Qualitative Failure Analysis: Even for knowledge questions, LLMs generate multiple "rational-sounding" but conflicting explanations. SC stabilizes output by filtering paths that lead to minority answers.

Highlights & Insights¶

"a priori split" research paradigm: By defining stable, model-independent task classifications before comparing technical utility, the authors provide a "reusable experimental workbench" for other researchers.
Cross-benchmark mirror validation: Using GSM8K and MedMCQA as "anchors" to validate the purity of MMLU subsets is a low-cost, high-credibility validation technique.
Majority vote → Confidence signal: Formalizing simple voting into \(s\) and measuring its correlation with correctness provides a mechanistic rather than just an empirical explanation.
Debunking the "CoT no help → SC no help" chain: The authors demonstrate that CoT and SC solve different problems—CoT upgrades "no reasoning" to "reasoning," while SC upgrades "unstable reasoning" to "stable reasoning." The latter is useful for all types, even 1-step deduction.

Limitations & Future Work¶

Coarse granularity of subject splitting: Subject-level splitting is a sub-optimal approximation; an instance-level classifier would be more precise.
Linear growth of SC cost with \(n\): A +0.7 accuracy gain for \(n=5\) is often not commercially viable; the paper does not explore optimization (e.g., early stopping or adaptive \(n\)).
Task format restricted to MCQA/Open-ended numerical: While universal SC should apply to any task, the paper does not test generative tasks like summarization or translation.
Lack of comparison with stronger reasoning paradigms: No comparison with self-refine or tree-of-thought, making it difficult to judge marginal utility over stronger baselines.
GPT-4o as a black box: The analysis cannot access internal representations; explanations remain at the prompt-output behavioral level.

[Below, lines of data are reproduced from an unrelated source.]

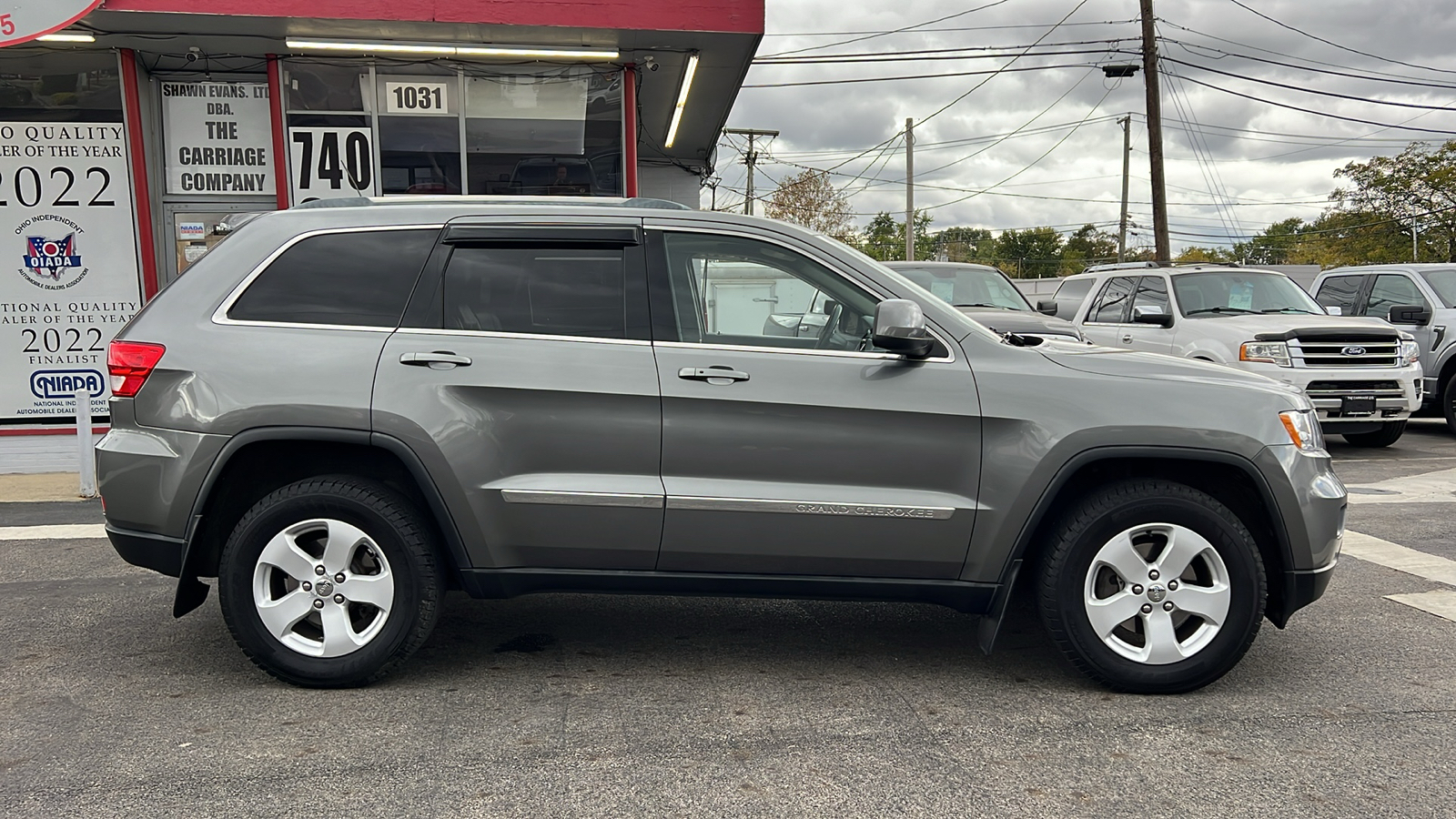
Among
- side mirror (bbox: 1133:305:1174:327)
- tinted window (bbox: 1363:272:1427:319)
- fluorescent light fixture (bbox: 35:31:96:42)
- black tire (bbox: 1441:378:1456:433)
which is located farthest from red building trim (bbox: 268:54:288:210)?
black tire (bbox: 1441:378:1456:433)

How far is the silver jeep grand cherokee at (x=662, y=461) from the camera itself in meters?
3.93

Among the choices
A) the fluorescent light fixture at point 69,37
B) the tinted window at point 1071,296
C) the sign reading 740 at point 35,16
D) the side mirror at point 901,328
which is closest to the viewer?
the side mirror at point 901,328

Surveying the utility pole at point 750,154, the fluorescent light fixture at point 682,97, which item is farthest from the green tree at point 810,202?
the fluorescent light fixture at point 682,97

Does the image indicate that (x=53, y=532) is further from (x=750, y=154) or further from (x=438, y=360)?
(x=750, y=154)

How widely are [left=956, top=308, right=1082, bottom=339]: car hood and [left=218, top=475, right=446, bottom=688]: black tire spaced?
22.3 feet

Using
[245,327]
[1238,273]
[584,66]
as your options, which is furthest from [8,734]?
[1238,273]

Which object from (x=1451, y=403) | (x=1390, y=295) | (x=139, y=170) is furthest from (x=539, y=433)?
(x=1390, y=295)

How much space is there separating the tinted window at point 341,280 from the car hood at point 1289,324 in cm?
892

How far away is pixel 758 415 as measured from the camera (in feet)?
12.9

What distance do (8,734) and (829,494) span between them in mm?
2980

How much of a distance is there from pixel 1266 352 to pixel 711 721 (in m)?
8.57

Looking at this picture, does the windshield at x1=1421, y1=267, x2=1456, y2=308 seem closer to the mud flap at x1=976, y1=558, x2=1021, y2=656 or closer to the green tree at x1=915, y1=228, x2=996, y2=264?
the mud flap at x1=976, y1=558, x2=1021, y2=656

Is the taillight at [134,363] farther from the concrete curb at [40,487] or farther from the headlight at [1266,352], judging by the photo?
the headlight at [1266,352]

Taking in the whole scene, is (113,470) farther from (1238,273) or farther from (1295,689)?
(1238,273)
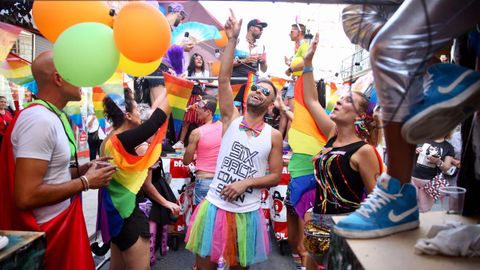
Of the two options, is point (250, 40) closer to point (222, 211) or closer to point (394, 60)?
point (222, 211)

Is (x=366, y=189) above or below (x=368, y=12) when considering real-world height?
below

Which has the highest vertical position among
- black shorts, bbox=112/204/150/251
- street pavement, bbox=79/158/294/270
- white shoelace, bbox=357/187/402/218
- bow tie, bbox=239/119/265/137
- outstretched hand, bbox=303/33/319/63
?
outstretched hand, bbox=303/33/319/63

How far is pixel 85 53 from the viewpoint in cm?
127

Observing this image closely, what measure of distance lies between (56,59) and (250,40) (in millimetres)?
3954

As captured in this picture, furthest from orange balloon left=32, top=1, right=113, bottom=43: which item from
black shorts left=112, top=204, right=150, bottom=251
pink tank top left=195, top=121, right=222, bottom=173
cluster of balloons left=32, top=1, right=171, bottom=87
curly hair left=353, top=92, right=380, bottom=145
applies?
pink tank top left=195, top=121, right=222, bottom=173

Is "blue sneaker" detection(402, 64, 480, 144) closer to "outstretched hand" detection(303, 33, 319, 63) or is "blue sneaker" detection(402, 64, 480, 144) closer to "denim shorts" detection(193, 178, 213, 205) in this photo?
"outstretched hand" detection(303, 33, 319, 63)

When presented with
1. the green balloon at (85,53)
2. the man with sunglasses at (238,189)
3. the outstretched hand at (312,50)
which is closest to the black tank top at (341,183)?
the man with sunglasses at (238,189)

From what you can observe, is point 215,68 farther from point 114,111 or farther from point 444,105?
point 444,105

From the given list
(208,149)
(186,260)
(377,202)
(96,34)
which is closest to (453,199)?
(377,202)

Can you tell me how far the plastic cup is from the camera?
5.52 ft

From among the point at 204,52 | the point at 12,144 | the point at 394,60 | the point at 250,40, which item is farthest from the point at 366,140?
the point at 204,52

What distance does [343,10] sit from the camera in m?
1.52

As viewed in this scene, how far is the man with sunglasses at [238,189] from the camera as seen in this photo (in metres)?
2.66

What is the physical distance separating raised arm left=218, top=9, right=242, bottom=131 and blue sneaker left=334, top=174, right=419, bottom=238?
1415mm
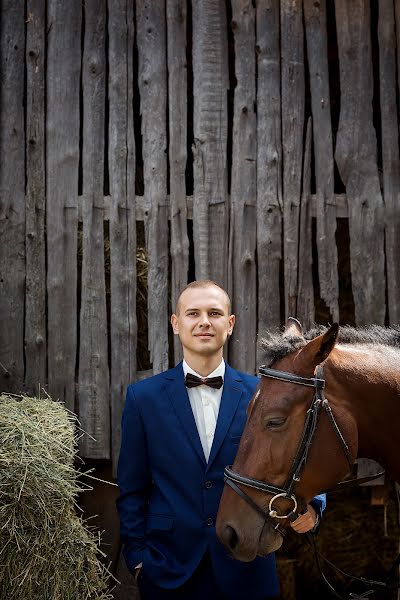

vs Sprague et al. 2025 ("To CoT or not to CoT"): They used instance-level post-hoc heuristics to argue CoT mainly helps symbolic reasoning; this paper extends the analysis to SC and finds it helps both.
vs Chung et al. 2024 (Flan-PaLM SC on MMLU): They ran SC on MMLU but did not decompose by subject; this paper is the first to explicitly quantify the contribution to the knowledge recall subset.
vs Wang et al. 2023 (Original SC paper): The original focused on arithmetic/common-sense; this paper extends applicability to knowledge recall.
vs MMLU-Pro / MMLU-CF / MMLU-Redux: While those works correct data at the instance level, this paper focuses on subject-level categorization.

Rating¶

Novelty: ⭐⭐⭐ No new technology, but the research question is sharp and the approach ("a priori split + mirror validation") is a valuable methodological contribution.
Experimental Thoroughness: ⭐⭐⭐⭐ 3 models × 3 benchmarks × multiple \(n\) × 0-shot/4-shot × Pearson analysis + qualitative logs + bootstrap significance; high density for a short paper.
Writing Quality: ⭐⭐⭐⭐⭐ Clear problem statement and a logical motivation chain (CoT → SC → Knowledge Recall). Excellent table designs.
Value: ⭐⭐⭐⭐ Directly actionable—researchers should report knowledge subset performance as a separate dimension; \(s\) is immediately applicable to calibration research.